## Aim
Put the lines of the records into a JSON list of strings, one string per line and no blank lines, starting with the line that contains "Out of the point" and going on through the end of the records. Leave the pictures out of the list.

## Data lines
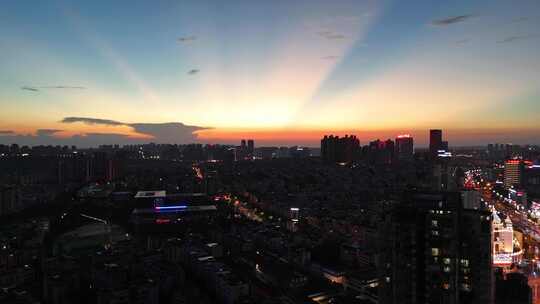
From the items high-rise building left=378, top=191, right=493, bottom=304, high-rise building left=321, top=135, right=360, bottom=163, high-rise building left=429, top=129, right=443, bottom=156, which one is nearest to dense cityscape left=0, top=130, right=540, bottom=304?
high-rise building left=378, top=191, right=493, bottom=304

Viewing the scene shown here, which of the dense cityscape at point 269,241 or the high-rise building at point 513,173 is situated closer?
the dense cityscape at point 269,241

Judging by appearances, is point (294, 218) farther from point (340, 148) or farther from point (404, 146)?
point (404, 146)

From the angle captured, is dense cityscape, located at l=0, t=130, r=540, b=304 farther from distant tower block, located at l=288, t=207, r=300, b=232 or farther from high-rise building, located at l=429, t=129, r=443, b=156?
high-rise building, located at l=429, t=129, r=443, b=156

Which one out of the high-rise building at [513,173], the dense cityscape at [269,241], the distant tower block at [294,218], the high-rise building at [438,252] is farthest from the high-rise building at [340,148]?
the high-rise building at [438,252]

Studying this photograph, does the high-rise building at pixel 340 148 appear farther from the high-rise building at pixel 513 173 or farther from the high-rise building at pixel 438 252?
the high-rise building at pixel 438 252

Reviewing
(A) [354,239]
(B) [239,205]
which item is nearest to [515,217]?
(A) [354,239]

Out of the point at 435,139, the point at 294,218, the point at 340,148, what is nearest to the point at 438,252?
the point at 294,218

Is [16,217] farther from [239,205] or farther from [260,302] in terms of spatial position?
[260,302]
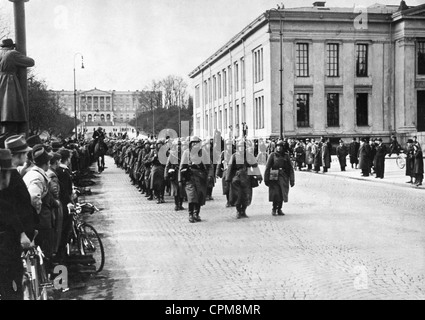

## Finished task
[
  "Out of the point at 435,139, the point at 294,218, the point at 340,148, what is nearest to the point at 438,252?",
  "the point at 294,218",
  "Is [16,217] farther from [239,205] or farther from [260,302] in terms of spatial position?",
  "[260,302]"
]